What to do with bags you do get? Even the best of us forget bags from time to time. When possible ask for paper bags that can be used as book covers and such before making it into the recycling bin reducing waste further. Many stores are now collecting plastic bags for recycling. My sister and I collect plastic bags for one of her friend’s parents that turn them into sleeping mats for the homeless so they get put to good use.
Reduce, reuse, and recycle packaging.
Reduce. Buy in bulk. Weather in large packages or at the bulk bins using reusable containers. This reduces the amount of packaging you are buying allowing you to save both waste and money.
Reuse. When buying foods in packages look for containers that you can reuse. Up-cycle into crafts to make new use of items, opt for containers you can use for storage. Turn cereal liners into sandwich wraps. Do what you can to use things again.
Recycle. When you find yourself with items you can not reuse send them right to the recycle bin rather than the trash. Your trash can will become emptier each week and the end result is a cleaner earth.
Reduce food waste
One really cool trick is to regrow foods you use often from the bits at the end. The bottom of a batch of celery can be placed in water and regrown. Other great options are potatoes, leftover garlic, and even pineapples if you live in a warm climate.
Love banana bread? Put overripe fruit to use by making bread, muffins, and other fun treats. You can do this with any fruit you have sitting around just use your favorite recipe and swap the fruit choice.
Turn your food waste into compost to feed your garden. Nothing beats recycling what you no longer want into something you need.
Store your food right. Invest in air tight containers, Wash fresh produce in vinegar to kill off mold spores, and clean your fridge often so things are no hiding from you at the back of the fridge.
Inventory your fridge daily and plan to use leftovers and food close to expiring. When you leave food in the back of the fridge it goes bad. These things can easily be forgotten if you do not make a habit of using them.
Ditch the disposables
Stop buying one-time use products. No more bottled waters, paper plates, and plastic cutlery. While reusable dishes take more work you are saving plastic from hitting landfills or the ocean. You are saving trees that give you the oxygen you breathe.

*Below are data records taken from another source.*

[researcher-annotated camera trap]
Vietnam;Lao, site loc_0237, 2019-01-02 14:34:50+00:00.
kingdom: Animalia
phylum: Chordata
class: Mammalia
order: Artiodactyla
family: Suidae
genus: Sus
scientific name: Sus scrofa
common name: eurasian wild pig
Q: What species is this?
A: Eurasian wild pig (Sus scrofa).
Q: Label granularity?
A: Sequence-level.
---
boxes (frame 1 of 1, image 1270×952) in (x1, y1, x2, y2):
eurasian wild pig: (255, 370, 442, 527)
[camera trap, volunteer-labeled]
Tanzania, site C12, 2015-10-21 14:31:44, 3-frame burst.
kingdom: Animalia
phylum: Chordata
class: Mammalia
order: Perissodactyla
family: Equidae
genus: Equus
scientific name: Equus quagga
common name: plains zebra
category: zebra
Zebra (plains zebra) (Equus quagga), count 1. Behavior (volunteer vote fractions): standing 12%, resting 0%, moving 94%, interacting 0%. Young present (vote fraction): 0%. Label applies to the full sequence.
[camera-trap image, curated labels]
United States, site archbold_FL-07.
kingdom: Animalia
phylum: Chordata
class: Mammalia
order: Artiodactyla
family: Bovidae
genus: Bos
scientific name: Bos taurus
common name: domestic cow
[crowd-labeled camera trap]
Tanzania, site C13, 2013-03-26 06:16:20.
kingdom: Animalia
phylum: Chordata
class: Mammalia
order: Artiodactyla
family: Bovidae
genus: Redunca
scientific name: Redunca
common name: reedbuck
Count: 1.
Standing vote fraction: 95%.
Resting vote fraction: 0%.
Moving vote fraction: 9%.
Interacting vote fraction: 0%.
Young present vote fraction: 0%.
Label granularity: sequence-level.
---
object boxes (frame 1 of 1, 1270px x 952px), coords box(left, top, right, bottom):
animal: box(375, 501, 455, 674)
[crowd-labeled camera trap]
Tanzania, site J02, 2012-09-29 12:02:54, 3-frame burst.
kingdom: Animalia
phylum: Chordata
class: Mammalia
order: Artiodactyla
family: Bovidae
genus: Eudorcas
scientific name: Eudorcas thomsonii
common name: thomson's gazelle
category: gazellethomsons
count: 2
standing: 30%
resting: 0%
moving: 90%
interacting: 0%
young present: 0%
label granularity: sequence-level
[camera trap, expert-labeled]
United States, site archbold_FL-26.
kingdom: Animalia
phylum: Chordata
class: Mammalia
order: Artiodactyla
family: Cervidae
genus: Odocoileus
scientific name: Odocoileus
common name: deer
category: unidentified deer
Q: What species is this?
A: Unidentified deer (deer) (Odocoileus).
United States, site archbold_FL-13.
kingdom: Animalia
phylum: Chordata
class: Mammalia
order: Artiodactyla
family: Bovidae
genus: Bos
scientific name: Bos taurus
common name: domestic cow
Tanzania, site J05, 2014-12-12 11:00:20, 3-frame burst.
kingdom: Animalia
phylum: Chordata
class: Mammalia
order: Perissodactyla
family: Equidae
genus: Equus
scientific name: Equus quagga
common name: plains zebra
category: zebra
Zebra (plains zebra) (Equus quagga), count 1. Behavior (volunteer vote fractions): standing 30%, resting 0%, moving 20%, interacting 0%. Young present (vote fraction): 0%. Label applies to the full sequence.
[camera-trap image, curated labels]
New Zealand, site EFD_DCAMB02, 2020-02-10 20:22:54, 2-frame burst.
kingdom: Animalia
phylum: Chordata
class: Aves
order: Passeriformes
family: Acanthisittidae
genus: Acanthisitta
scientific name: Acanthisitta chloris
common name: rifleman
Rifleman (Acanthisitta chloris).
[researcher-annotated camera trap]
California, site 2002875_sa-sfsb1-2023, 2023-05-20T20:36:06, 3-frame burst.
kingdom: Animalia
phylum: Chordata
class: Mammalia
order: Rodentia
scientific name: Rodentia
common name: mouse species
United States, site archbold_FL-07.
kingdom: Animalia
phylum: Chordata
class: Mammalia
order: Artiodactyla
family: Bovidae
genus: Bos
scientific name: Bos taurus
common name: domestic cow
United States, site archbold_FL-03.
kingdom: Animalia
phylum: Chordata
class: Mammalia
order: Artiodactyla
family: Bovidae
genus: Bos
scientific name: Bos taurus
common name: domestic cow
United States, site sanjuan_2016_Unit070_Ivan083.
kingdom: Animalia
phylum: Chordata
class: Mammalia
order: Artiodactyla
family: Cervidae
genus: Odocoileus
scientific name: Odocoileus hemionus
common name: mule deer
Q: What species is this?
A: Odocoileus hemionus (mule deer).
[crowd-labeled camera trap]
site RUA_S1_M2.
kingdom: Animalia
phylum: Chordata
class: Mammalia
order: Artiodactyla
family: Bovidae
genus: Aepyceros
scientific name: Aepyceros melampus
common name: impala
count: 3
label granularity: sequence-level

Ditch the paper towels for washable kitchen towels. Just toss used towels into a bucket at the bottom of your cleaning closet and toss in with your next wash of linens and such.
Small steps to a zero waste kitchen.
Getting your Zero waste kitchen started can be a bit hard. Start out slow making one change at a time and remember that no one is perfect so give yourself some time to breathe and adjust to big changes.